### [Estratto fornito]
Mi trovo molto bene con il prossimo. Adoro la diversità degli altri, mi piace l’idea di potermi confrontare. Io non sopporto i sepolcri imbiancati. Sto cercando la parola che possa definire questa non sopportazione…
Non manca di certo a lei la parola…
Eh, ma qui si tratta di fare dell’insiemistica, cioè di prendere il tutto e circoscriverlo in un confine comprensibile. Credo che sia l’arroganza della menzogna. Non sopporto la falsità inutile quando deve essere per forza sfoggiato un modo di essere e si fa di tutto per far credere di essere in una maniera quando si è diametralmente opposti e, soprattutto, quando si cerca di far apparire gli altri peggiori di quello che sono. Di far apparire più belli noi stessi. Insomma non mi piacciono i Dorian Grey che ci sono in giro.

### [Dati]

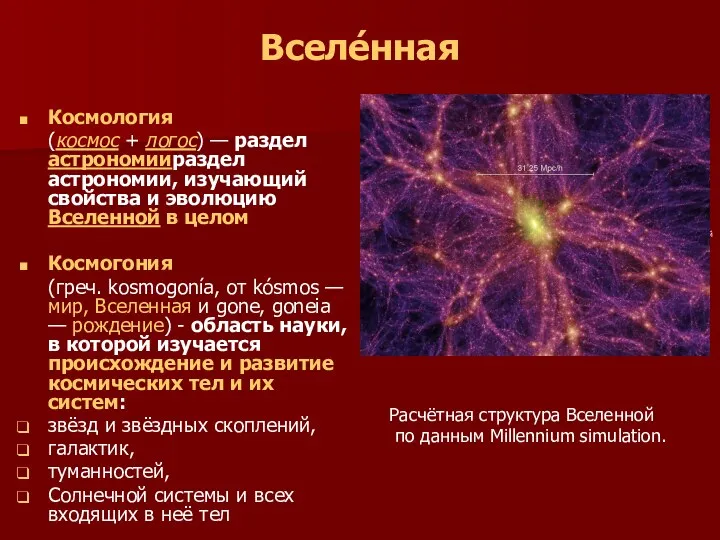 Вселе́нная Космология (космос + логос) — раздел астрономиираздел астрономии, изучающий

### [Compiti richiesti]
[1] Modifica la parte del brano sulla falsità che si apre con le parole contenenti "Mi trovo molto" e si chiude con "sono in giro.", sostituendo "menzogna" con "bugia".
[2] Prosegui il brano sulla falsità dal punto in cui si ferma.
Per svolgere i compiti i dati non servono.

### [Le tue risposte]
[1]
Mi trovo molto bene con il prossimo. Adoro la diversità degli altri, mi piace l’idea di potermi confrontare. Io non sopporto i sepolcri imbiancati. Sto cercando la parola che possa definire questa non sopportazione…
Non manca di certo a lei la parola…
Eh, ma qui si tratta di fare dell’insiemistica, cioè di prendere il tutto e circoscriverlo in un confine comprensibile. Credo che sia l’arroganza della bugia. Non sopporto la falsità inutile quando deve essere per forza sfoggiato un modo di essere e si fa di tutto per far credere di essere in una maniera quando si è diametralmente opposti e, soprattutto, quando si cerca di far apparire gli altri peggiori di quello che sono. Di far apparire più belli noi stessi. Insomma non mi piacciono i Dorian Grey che ci sono in giro.

[2]
Non trova che nel mondo dello spettacolo e televisivo in particolare ci sia aria di rissa? Di che cosa si ha paura?
Io credo che in televisione ci siano persone che fanno televisione e persone che stanno in televisione. Quelli che stanno in televisione sono persone che forse hanno un po’ meno qualità per poterci stare e temono di vedere insidiata un’opportunità di ricchezza, privilegio e visibilità che, comunque, la televisione dà. Quelli che fanno televisione questo problema non ce l’hanno perché sanno di potersi adoperare nel mezzo e quindi si sentono tranquilli e accettano la bravura, la circostanzialità del successo dell’uno o dell’altro senza nessun problema. Gli altri sono quelli che, invece, molto più spesso gettano paglia sul fuoco perché è un po’ attitudine della natura umana cercare di tirare verso il basso chi sta su invece di salire e migliorarsi.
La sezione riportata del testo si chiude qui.